TASK INPUTS: Begin

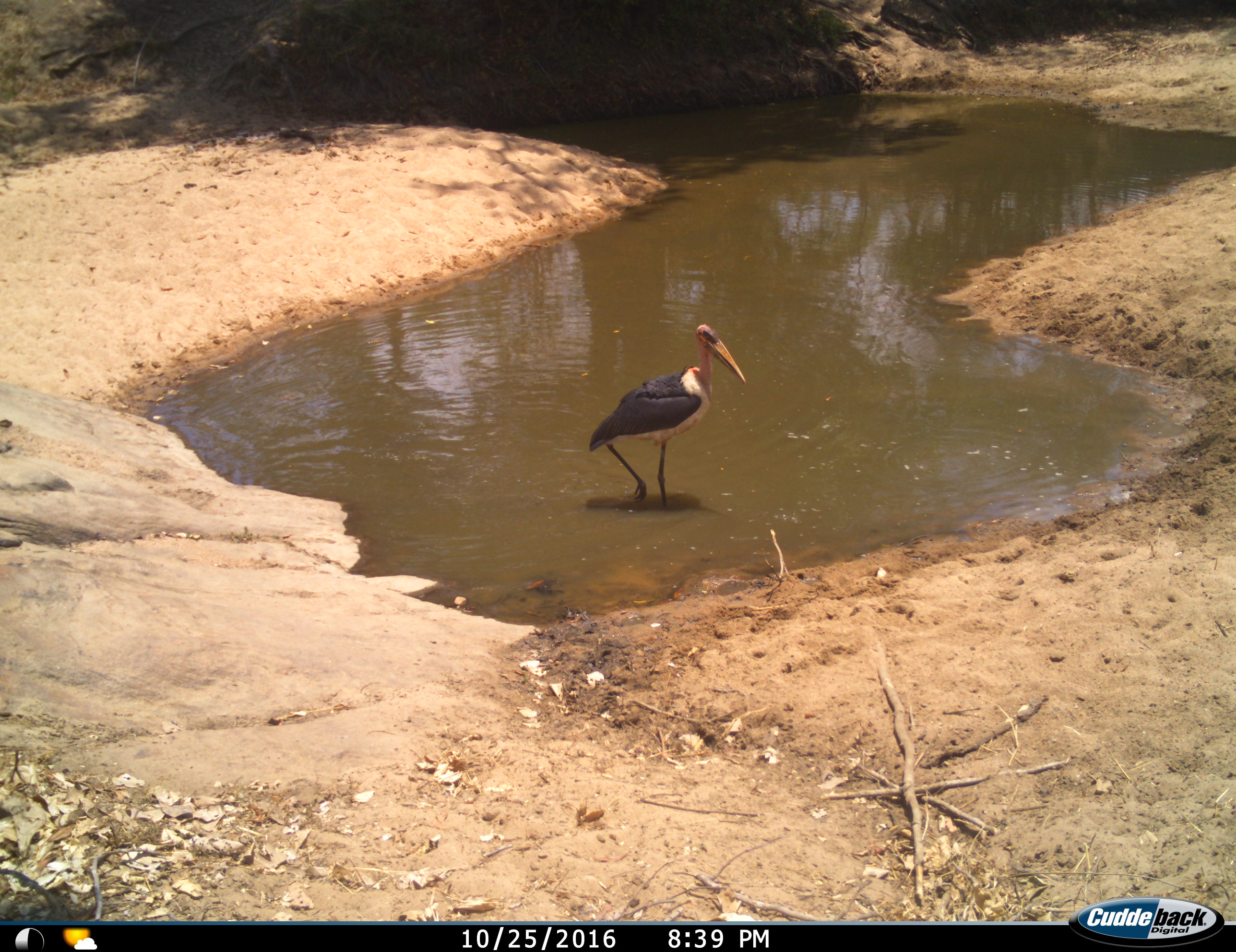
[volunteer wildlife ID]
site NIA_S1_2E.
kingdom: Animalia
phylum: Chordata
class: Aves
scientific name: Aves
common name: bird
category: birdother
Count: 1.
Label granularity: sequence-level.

TASK INPUTS: End
TASK INPUTS: Begin

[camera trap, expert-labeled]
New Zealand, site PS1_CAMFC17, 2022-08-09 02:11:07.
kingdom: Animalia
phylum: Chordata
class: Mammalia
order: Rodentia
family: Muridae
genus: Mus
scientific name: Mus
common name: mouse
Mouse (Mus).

TASK INPUTS: End
TASK INPUTS: Begin

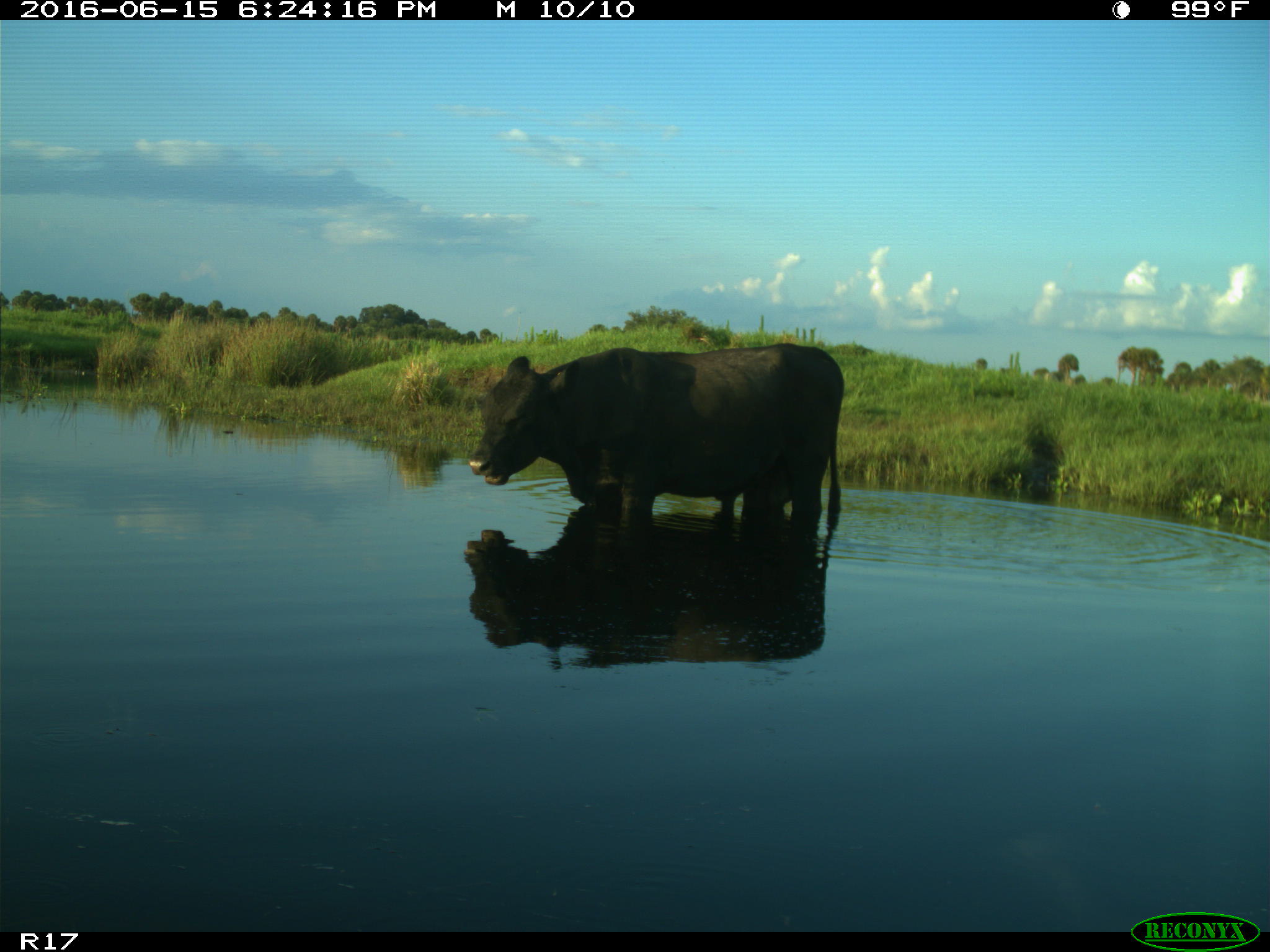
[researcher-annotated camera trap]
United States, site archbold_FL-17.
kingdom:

TASK INPUTS: End

**TASK OBJECTIVE:**
Leave out every line above except those from the line with "scientific name: Aves" up to and including the line with "Label granularity: sequence-level.", and copy those exactly.

**EXERCISE SOLUTION:**
scientific name: Aves
common name: bird
category: birdother
Count: 1.
Label granularity: sequence-level.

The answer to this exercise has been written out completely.